Update on Cowboys' scoreboard/obstruction

Posted by ESPN.com's Matt Mosley

This just in from AFC South blogger Paul Kuharsky, who is attending Titans practice this afternoon: Coach Jeff Fisher told him the NFL's competition committee will discuss the Cowboys' 90-foot-high video board during a conference call Tuesday afternoon. Fisher, the co-chair of the committee, has indicated that something needs to be done about the video board since his free-agent rookie punter A.J. Trapasso banged a kick off the bottom of the massive screen during a preseason game at new Cowboys Stadium on Friday.

Colts GM Bill Polian, also on the competition committee, has joined Fisher in suggesting the video board needs to be moved in some fashion. Cowboys owner Jerry Jones has vehemently defended the crown jewel of his new stadium by pointing out that the board met NFL specifications. Fisher and Polian obviously hold significant weight in the league, but they can only make suggestions to commissioner Roger Goodell and the owners.

He'll be the one to ultimately decide what happens. If the Cowboys indeed received approval from the league to hang the scoreboard 90-feet above the playing field, why should they have to pay for it to be raised? That's a question Goodell may have to answer at some point this week. And since he sort of enjoys having an owner who can build a $1.2 billion stadium in tough economic times, it will be interesting to see what his solution is.

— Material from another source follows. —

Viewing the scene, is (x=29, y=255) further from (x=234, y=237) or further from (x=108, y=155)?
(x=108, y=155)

Obviously, you can't have a situation where six or seven punts a season have to be repeated because of the scoreboard. The NFL wants a level playing field -- unlike baseball with its ivy at Wrigley, Green Monster in Boston and low-hanging ceilings in St. Pete. And don't forget the famed Home Run Porch at The Ballpark in Arlington. (OK, maybe that's a stretch.) No matter what happens, we'll continue to track this story.

It's certainly not the biggest story of the preseason -- but it might be the most entertaining. The Dallas Morning News reported Tuesday that people seem to be interested in the scoreboard controversy.